If I would write this script, I would implement a test routine in it. So I would get an output about the errors there will be, if it would run.
So this script changes difference words to the same entry. And produce the same entry in more than one data. This will make an error and the script stops until you change or delete the data. Great thing, really, because this all will be the same (in the evo_track__keyphrase):
- wunschmarke
- Wunschmarke
- Wünschmarke
- wünschmarke
- wuenschmarke
- Wuenschmarke
And every time you will have only one of them, it will you give an error 1062 back. You can look for the entry in the database and change or delete this. After this, you need to start the convert script again.
I have a database with german words in it. I don't know, how many entries I have which will be double after changing to utf-8 - but it needs almost 5 hrs at the moment to delete or change and start the script again.

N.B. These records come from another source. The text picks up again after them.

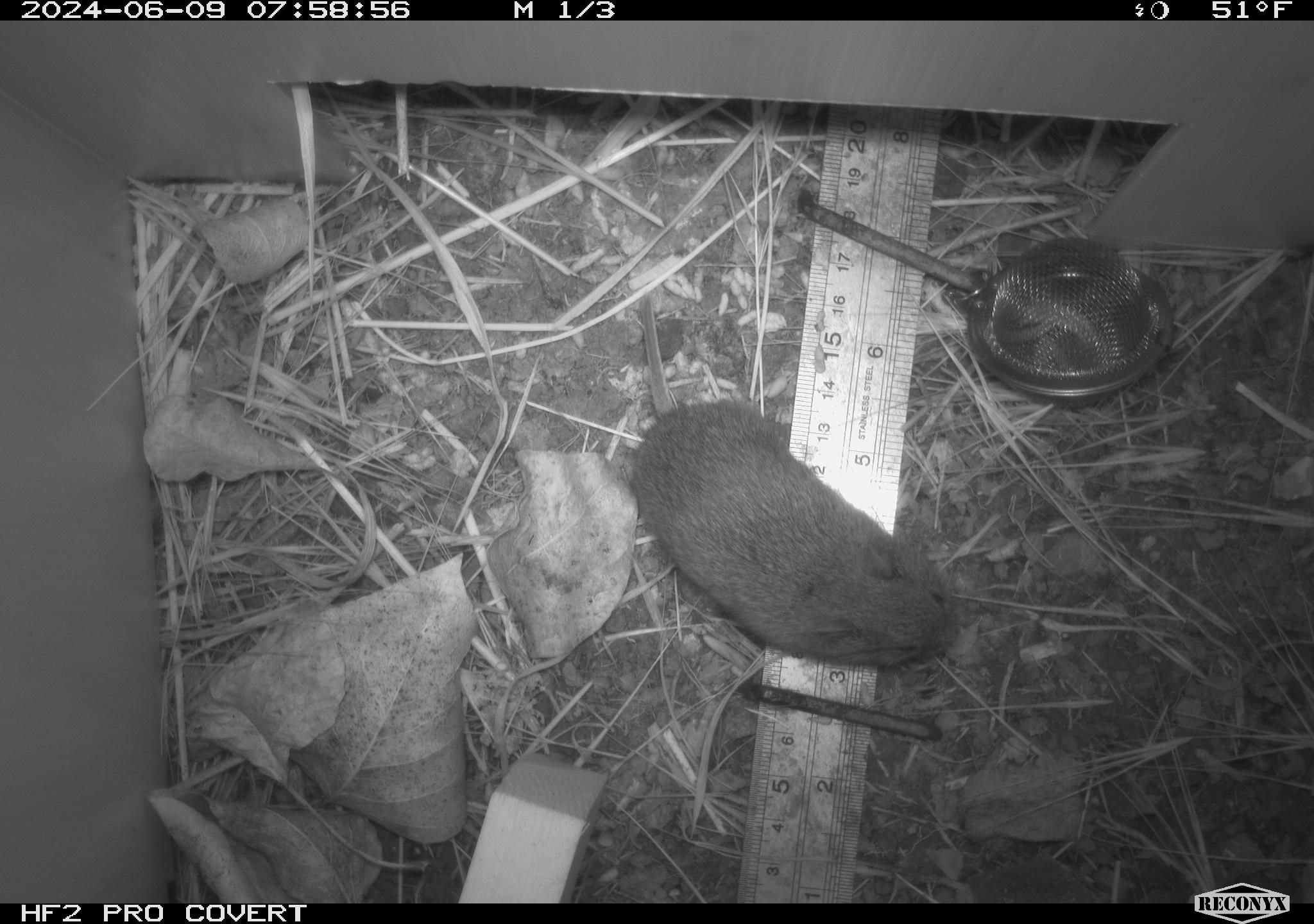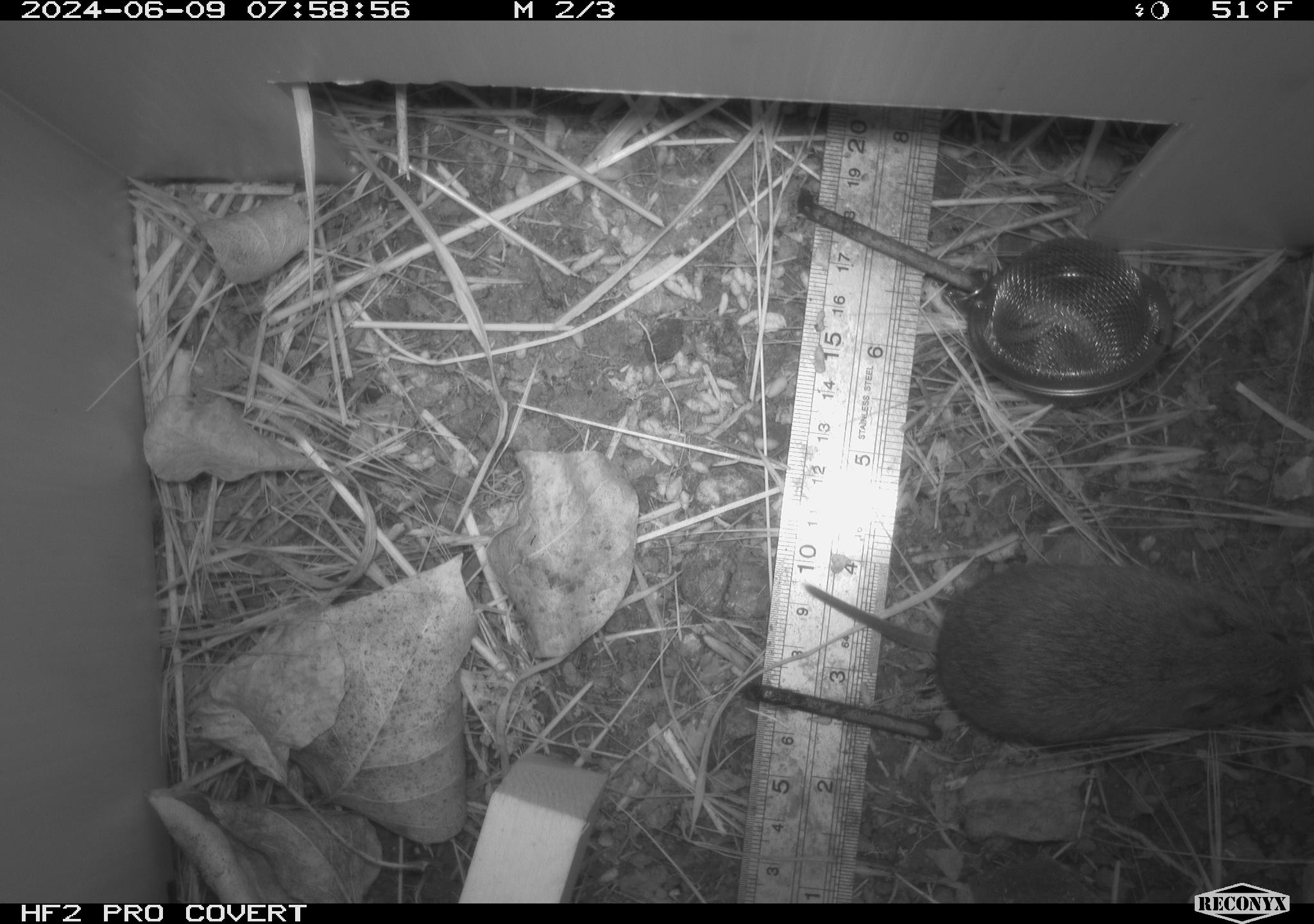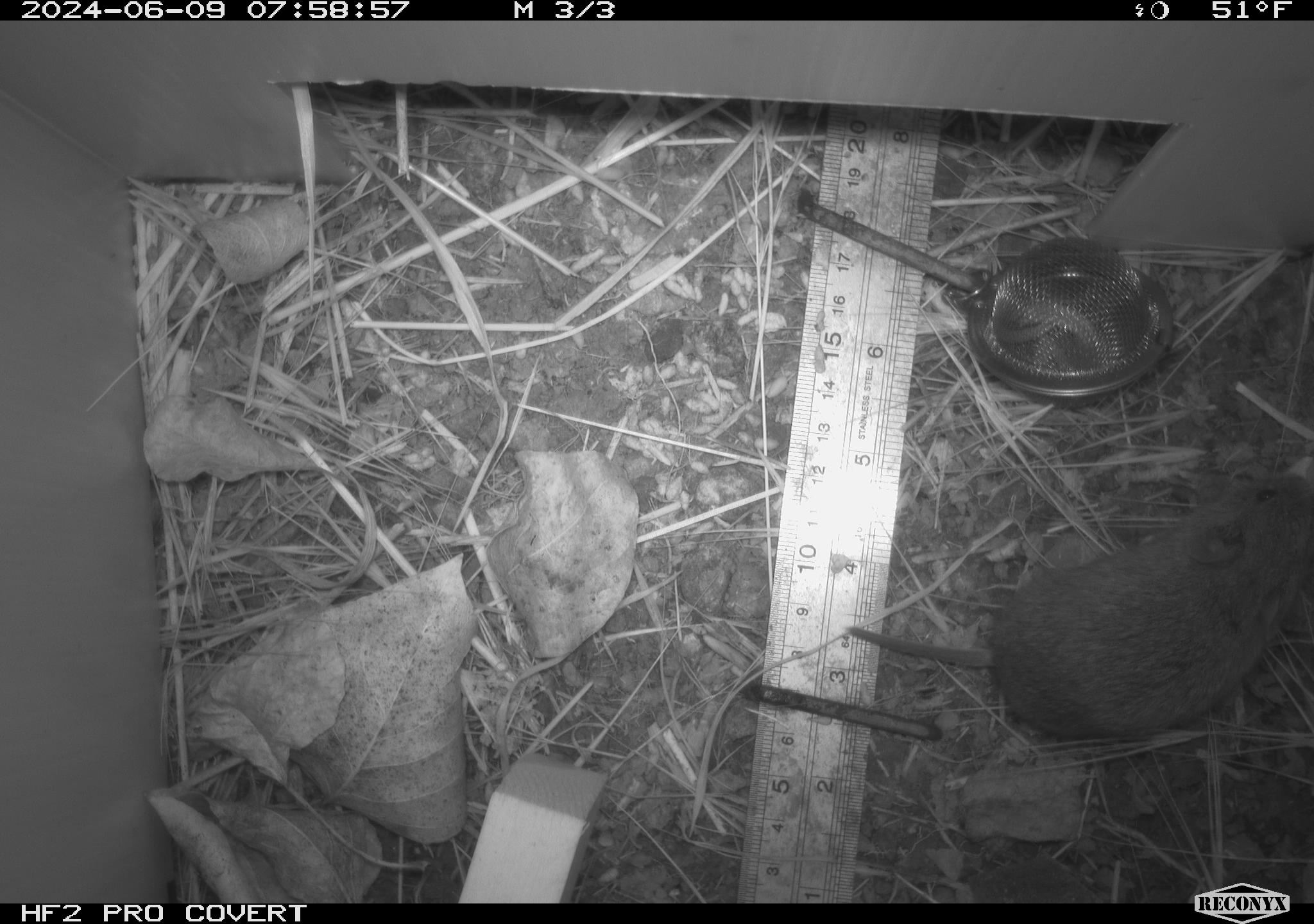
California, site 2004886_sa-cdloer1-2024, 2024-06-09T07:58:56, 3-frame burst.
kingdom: Animalia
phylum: Chordata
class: Mammalia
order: Rodentia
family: Cricetidae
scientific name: Arvicolinae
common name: voles, lemmings, and muskrats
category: arvicolinae subfamily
Arvicolinae subfamily (voles, lemmings, and muskrats) (Arvicolinae).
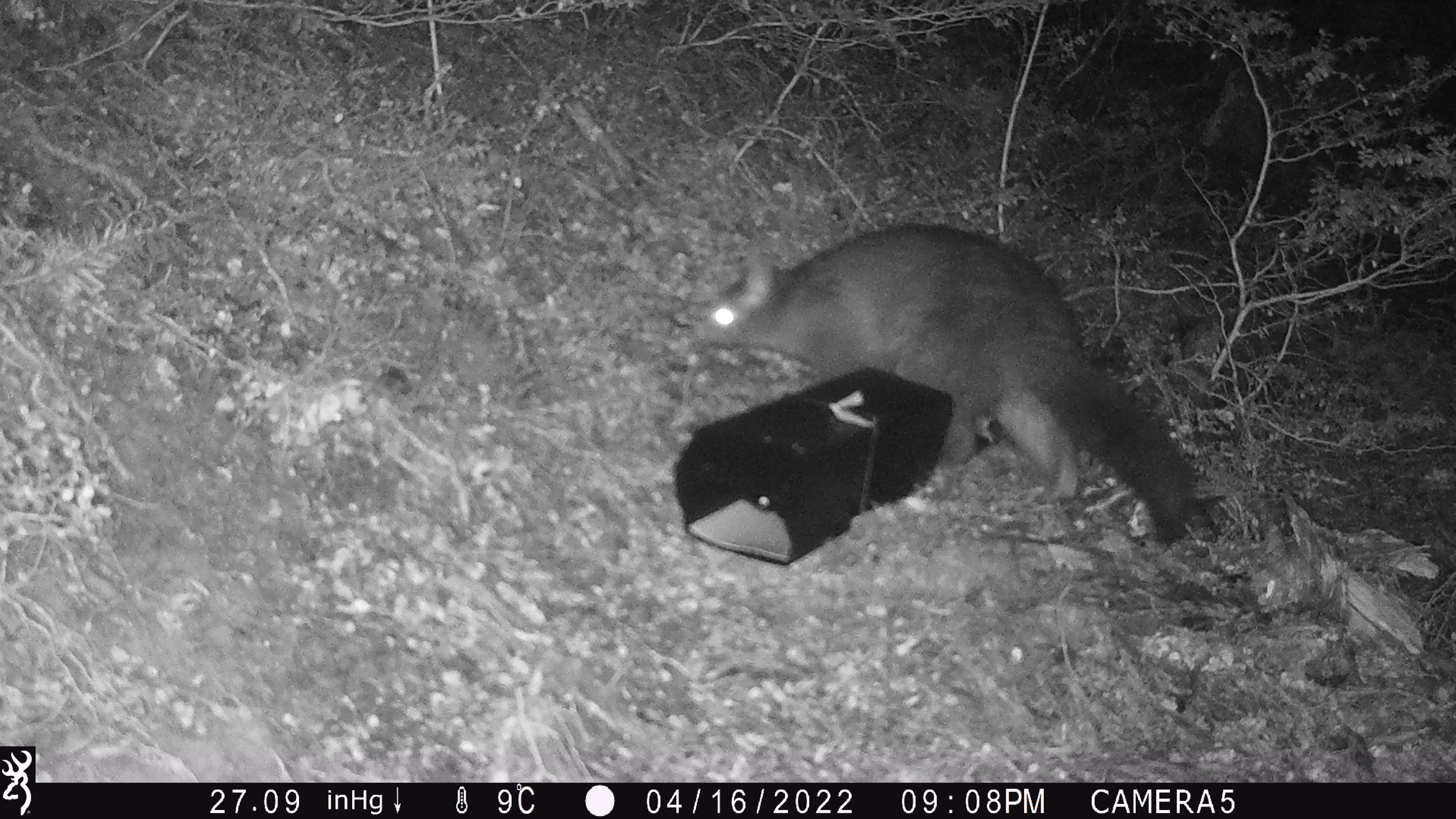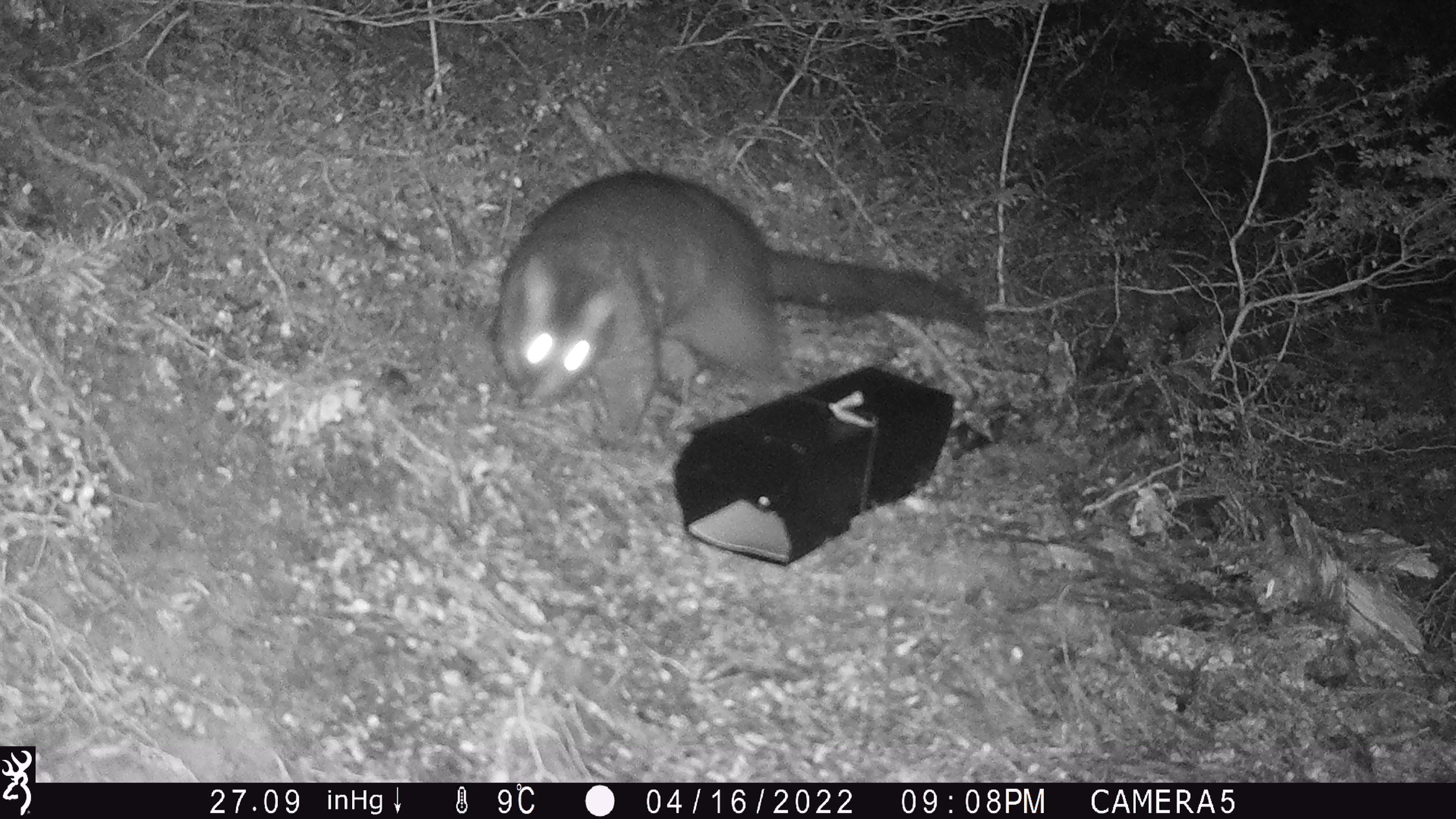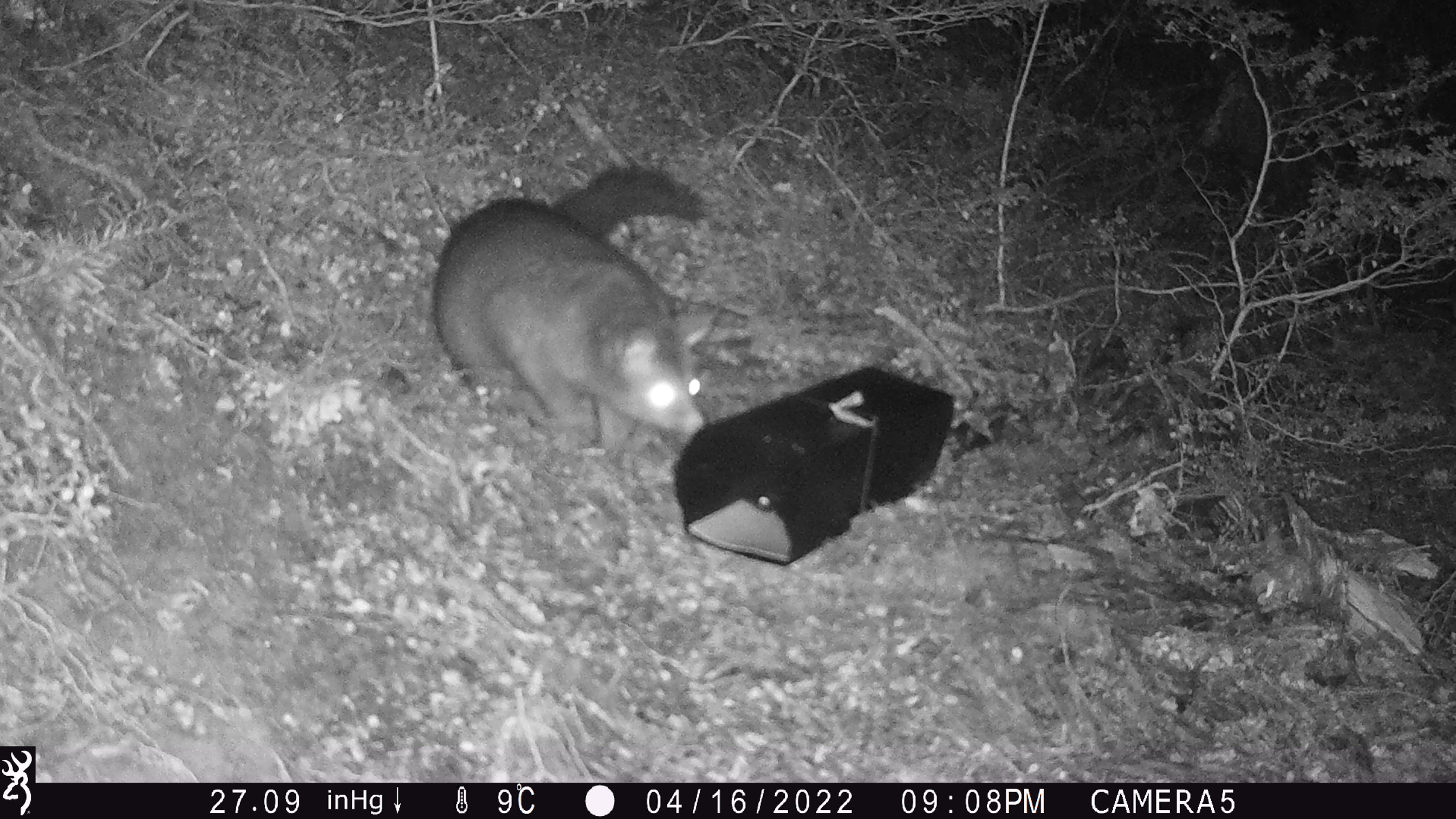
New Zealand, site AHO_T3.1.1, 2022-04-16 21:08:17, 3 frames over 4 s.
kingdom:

This it not a good solution - I would say, it isn't a solution. In the error the will be no ID, so you need to search for the entry. Who has test this script before release? I guess, he/she has had only 2 or 3 double entries.
I'm not happy about this thing.
Thanks for reporting.
So let me isolate the problem:
1) Can you confirm that the DB upgrade actually worked even if you needed several passes to go to the end of it? (the requirement of several passes is because your PHP setup has a maximum time limit for scripts to run)
2) I understand the UTF-8 script generated problems. Can you confirm that ALL the problems were with the table `evo_track__keyphrase` ? If not, what other tables have problems?
3) Can you confirm that ALL the problems were due to the fact that different variations of the same word were considered to be duplicate indexes like `Wünschmarke` vs `wuenschmarke` and the solution for all problems was to delete the "similar duplicates"?
---
Note: the lowercase vs uppercase is very weird. This should not happen.
The `Wünschmarke` vs `Wuenschmarke` is a German specificity which we clearly had not tested. I also don't understand how that happens with a generic UTF-8 collection that should not be specific to German.
We will investigate of course, but please confirm the above questions as clearly as possible.